» 提示文
のろや

善男善女の皆様方、美術館へ行こうではありませんか。

シーレ忌

2009-10-31 | 忌日
本日はエゴン・シーレの忌日でございます。

夏から猛威を振るっていたスペイン風邪に、妊娠中の妻ともどもやられたのでございます。享年28歳。
大成功を収めたその年の展覧会でオーストリア芸術界の新星として注目を集め、念願だった広いアトリエを借りた矢先のことでございました。

28歳という若さで命を失わざるを得なかったシーレの運命は、深い悲しみには違いないが、彼の人生、そして生涯残した作品は、比類ないほど本質的な完成を遂げている。

年老いた画家たちは若かりし日々を思い焦がれながら振り返るが、シーレは現在進行形で若き日々を体験し、またそれを卓抜した技量で表現することのできた数少ない芸術家のひとりだった。

『エゴン・シーレ ドローイング水彩画作品集』 ジェーン・カリアー著 2003 新潮社 p.447

シーレがもっと生きていたら、どんな作品を描いていただろう。
卓越した技量に「青年らしい」繊細さと荒々しさを兼ね備えたこの画家が壮年となり、あるいは老年にまでなったとしたら、どんな線を引き、どんな色を使ったのだろう。
こう考えてみることもないではございません。しかし白樺に杉やケヤキのような「数百年の老木」が存在しないように、シーレと老齢というものはどうあっても両立しないもののように思われるのでございます。

どういうわけか、シーレのように青年らしさを拭いきれない特色とする芸術家が、成人期に差し掛かる直前にその生涯を終えることが多い。だが、もしかするとそれが相応しいのかもしれない。

» データ抜粋
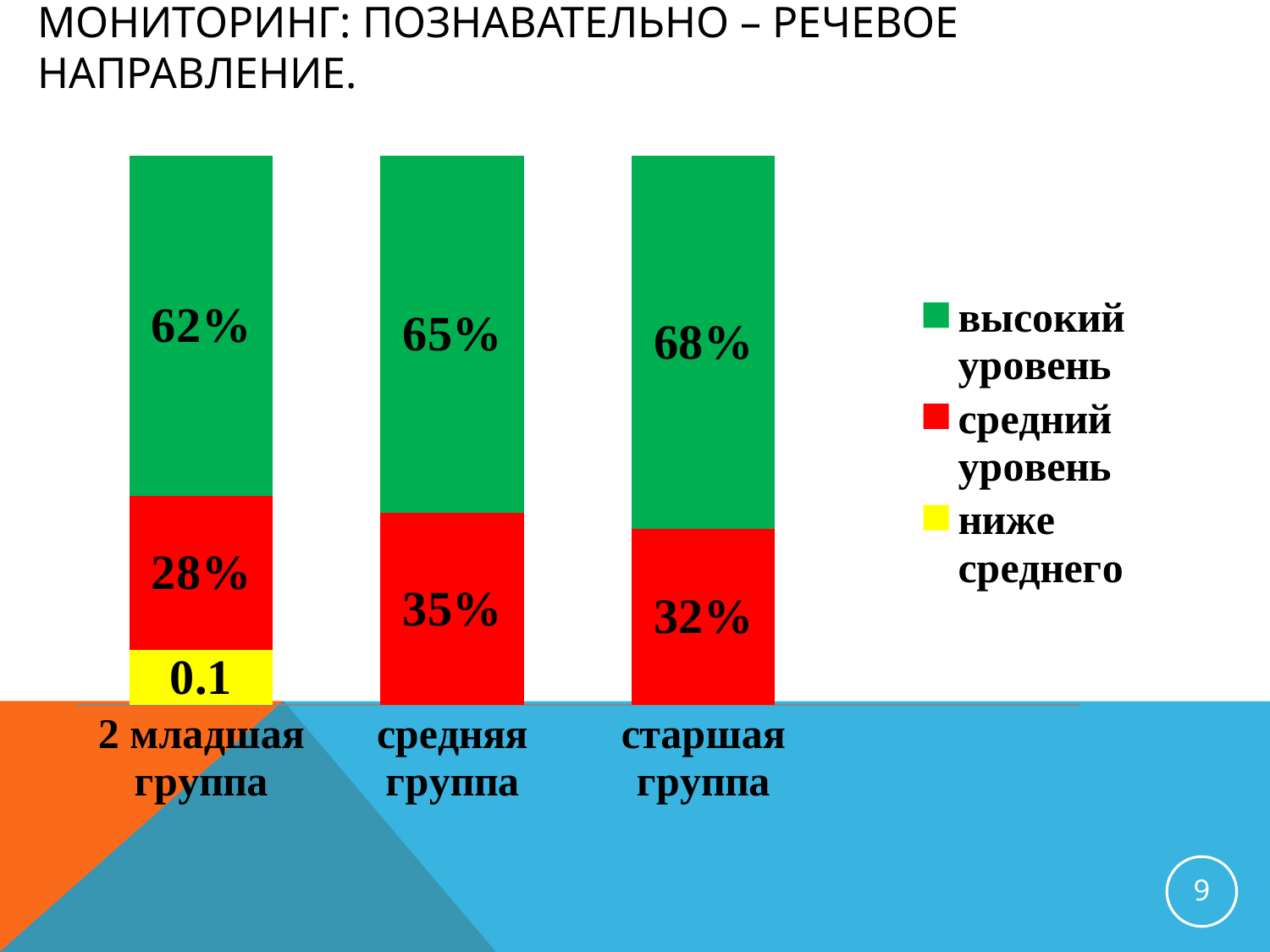
How many series does the legend list? 3 Which group has the highest value for высокий уровень? старшая группа What is the value of средний уровень for средняя группа? 35% What is the difference between высокий уровень for старшая группа and for 2 младшая группа? 6% What is the value of высокий уровень for 2 младшая группа? 62% Which is larger: средний уровень for средняя группа or for старшая группа? средняя группа What label is shown on the yellow (ниже среднего) segment for 2 младшая группа? 0.1 How many groups (categories) are shown on the x axis? 3 What is the value of высокий уровень for старшая группа? 68% What is the value of средний уровень for 2 младшая группа? 28% What kind of chart is shown on the slide? stacked bar chart Which group has the lowest value for средний уровень? 2 младшая группа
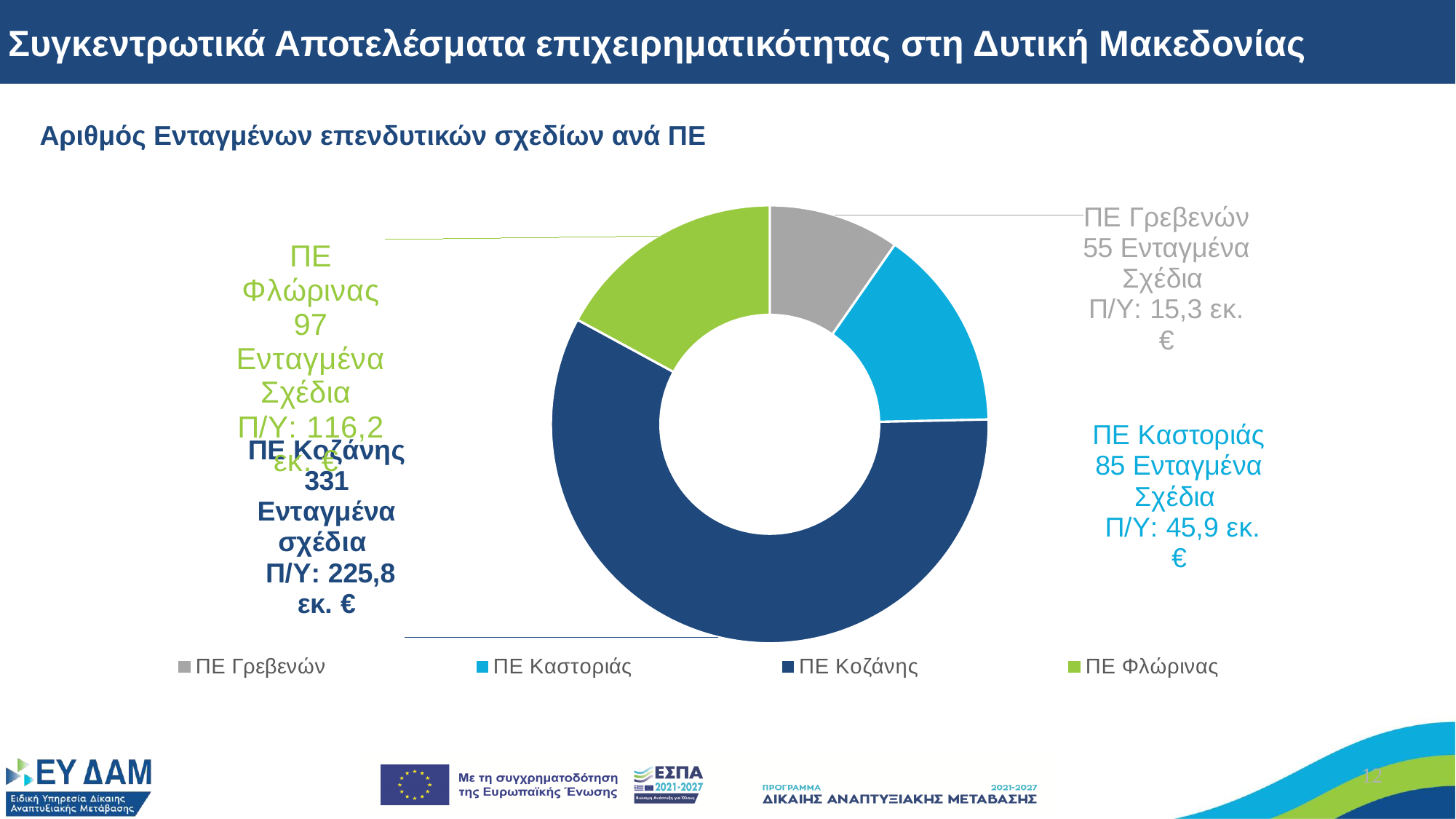
What is the difference in the number of approved investment plans between ΠΕ Φλώρινας and ΠΕ Καστοριάς? 12 What is the budget (Π/Υ) shown for ΠΕ Καστοριάς? 45,9 εκ. € What is the total number of approved investment plans across all four regional units? 568 Which regional unit has the lowest number of approved investment plans? ΠΕ Γρεβενών What is the budget (Π/Υ) shown for ΠΕ Φλώρινας? 116,2 εκ. € Which has more approved investment plans, ΠΕ Καστοριάς or ΠΕ Γρεβενών? ΠΕ Καστοριάς Which regional unit has the highest number of approved investment plans? ΠΕ Κοζάνης How many regional units (ΠΕ) are shown in the chart? 4 What colour represents ΠΕ Φλώρινας in the chart? Green How many approved investment plans (Ενταγμένα Σχέδια) does ΠΕ Κοζάνης have? 331 What type of chart is shown on the slide? Doughnut (pie) chart How many approved investment plans does ΠΕ Γρεβενών have? 55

» 演習課題
A. シーレ忌の文章によると、シーレと妊娠中の妻の命を奪った病気は何ですか。
B. シーレ忌の文章のうち、「28歳という若さで命を失わざ」から「うに思われるのでございます。」までを一字一句違えずに書き写してください。
資料は別の出典から採録されたものです。

» 課題の解答
A. スペイン風邪です。

B.
28歳という若さで命を失わざるを得なかったシーレの運命は、深い悲しみには違いないが、彼の人生、そして生涯残した作品は、比類ないほど本質的な完成を遂げている。

年老いた画家たちは若かりし日々を思い焦がれながら振り返るが、シーレは現在進行形で若き日々を体験し、またそれを卓抜した技量で表現することのできた数少ない芸術家のひとりだった。

『エゴン・シーレ ドローイング水彩画作品集』 ジェーン・カリアー著 2003 新潮社 p.447

シーレがもっと生きていたら、どんな作品を描いていただろう。
卓越した技量に「青年らしい」繊細さと荒々しさを兼ね備えたこの画家が壮年となり、あるいは老年にまでなったとしたら、どんな線を引き、どんな色を使ったのだろう。
こう考えてみることもないではございません。しかし白樺に杉やケヤキのような「数百年の老木」が存在しないように、シーレと老齢というものはどうあっても両立しないもののように思われるのでございます。